Na tapecie: zatrzymywanie przetwarzanych danych

klucz doprywatnościNie raz już na tych łamach informowałem o pracach trwających w Unii Europejskiej nad nowymi regulacjami dotyczącymi tzw. retencji danych telekomunikacyjnych. Zbliża się czas, w którym stosowna dyrektywa zostanie przyjęta. W Parlamencie Europejskim deputowani pracują nad propozycją dyrektywy w sprawie zatrzymywania przetwarzanych danych w związku ze świadczeniem publicznych usług łączności elektronicznej (2002 r.), zmieniająca dyrektywę 2002/58/WE...

Na stronach unijnych dostępny jest projekt dyrektywy przedłożony przez Komisję. Tekst dostępny jest w języku polskim (PDF). Dostępna jest też treść złożonych przez Parlament poprawek...

Poniżej zaś prezentuję fragment uzasadnienia do tej propozycji:

Podstawa i cele wniosku
Obywatele coraz częściej dokonują codziennych operacji i transakcji, korzystając z sieci i usług łączności elektronicznej. W wyniku wykonywanych przy tej okazji połączeń generowane są „dane o ruchu” lub „dane o lokalizacji” zawierające na przykład szczegóły dotyczące lokalizacji dzwoniącego, wybranego numeru oraz czasu i długości połączenia. Dostępność wspomnianych danych o ruchu w połączeniu z danymi umożliwiającymi identyfikację abonenta lub osoby korzystającej z usługi jest ważna do celów związanych z egzekwowaniem prawa i bezpieczeństwem, takich jak zapobieganie, dochodzenie, wykrywanie i karanie poważnych przestępstw, takich jak działalność terrorystyczna i przestępczość zorganizowana.

Jednakże ze względu na zmiany, jakie nastąpiły w modelach działalności gospodarczej i ofertach usługowych, takie jak taryfy zryczałtowane, usługi na zasadzie przedpłaty (pre-paid) oraz nieodpłatne usługi łączności elektronicznej, dane o ruchu mogą nie zawsze być zatrzymywane przez wszystkich operatorów w takim samym stopniu, jak to miało miejsce w ostatnich latach, w zależności od świadczonej usługi.
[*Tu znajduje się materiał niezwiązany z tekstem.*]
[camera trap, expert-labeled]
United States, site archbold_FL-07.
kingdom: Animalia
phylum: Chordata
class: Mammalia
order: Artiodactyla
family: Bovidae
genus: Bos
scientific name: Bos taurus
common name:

Tendencja ta uwydatniła się jeszcze bardziej przy okazji najnowszych ofert usług telefonii internetowej (Voice over IP) czy usług telefonii stacjonarnej opartych na stawkach zryczałtowanych. W takich przypadkach operatorzy nie musieliby już przechowywać danych o ruchu w celu naliczania opłat. Jeżeli dane o ruchu nie są zatrzymywane w celu naliczania opłat ani w innych celach związanych z działalnością gospodarczą, to nie będą one dostępne dla organów publicznych w razie uzasadnionej prawnie potrzeby dostępu do takich danych. Innymi słowy taka zmiana sytuacji utrudnia znacznie organom publicznym wypełnianie obowiązków polegających na zapobieganiu i zwalczaniu zorganizowanej przestępczości i terroryzmu, a przestępcom ułatwia komunikowanie się ze sobą bez obawy, że dane na temat połączenia umożliwią organom ścigania trafienie na ich ślad. Przyjęcie ujednoliconych przepisów w tej dziedzinie na poziomie UE stało się obecnie pilną sprawą. Kilka Państw Członkowskich przyjęło – lub planuje przyjąć – krajowe środki zobowiązujące niektórych lub wszystkich operatorów do zatrzymywania określonych rodzajów danych do ich ewentualnego wykorzystania w celach wyszczególnionych powyżej. Różnice między Państwami Członkowskimi w zakresie prawnych, regulacyjnych i technicznych przepisów w dziedzinie zatrzymywania danych o ruchu stanowią przeszkodę dla rynku wewnętrznego łączności elektronicznej, gdyż usługodawcy natykają się na różne wymaganie odnośnie do rodzaju danych przeznaczonych do zatrzymywania oraz warunków zatrzymywania. Stąd też omawiane przepisy powinny zostać ujednolicone zgodnie z art. 14 Traktatu WE.

Kontekst ogólny
W swojej Deklaracji w sprawie zwalczania terroryzmu wydanej dnia 25 marca 2004 r. Rada Europejska potwierdziła konieczność posiadania przepisów na poziomie UE, które gwarantowałyby dostępność danych o ruchu dla celów zwalczania terroryzmu na obszarze 25 Państw Członkowskich. W wyniku terrorystycznych ataków bombowych w Madrycie Rada Europejska zaleciła Radzie zbadanie „wniosków dotyczących ustalenia przepisów w sprawie zatrzymywania przez usługodawców danych o ruchu połączeń” z możliwością przyjęcia ich w 2005 r. Zarówno Rada Europejska w swoich konkluzjach z dnia 16 i 17 czerwca br., jak i Rada ds. Wymiaru Sprawiedliwości i Spraw Wewnętrznych na specjalnym posiedzeniu w dniu 13 lipca 2005 r., które zwołano po bombowych atakach terrorystycznych w Londynie, potwierdziły znaczenie przyjęcia właściwego instrumentu prawnego w tej kwestii.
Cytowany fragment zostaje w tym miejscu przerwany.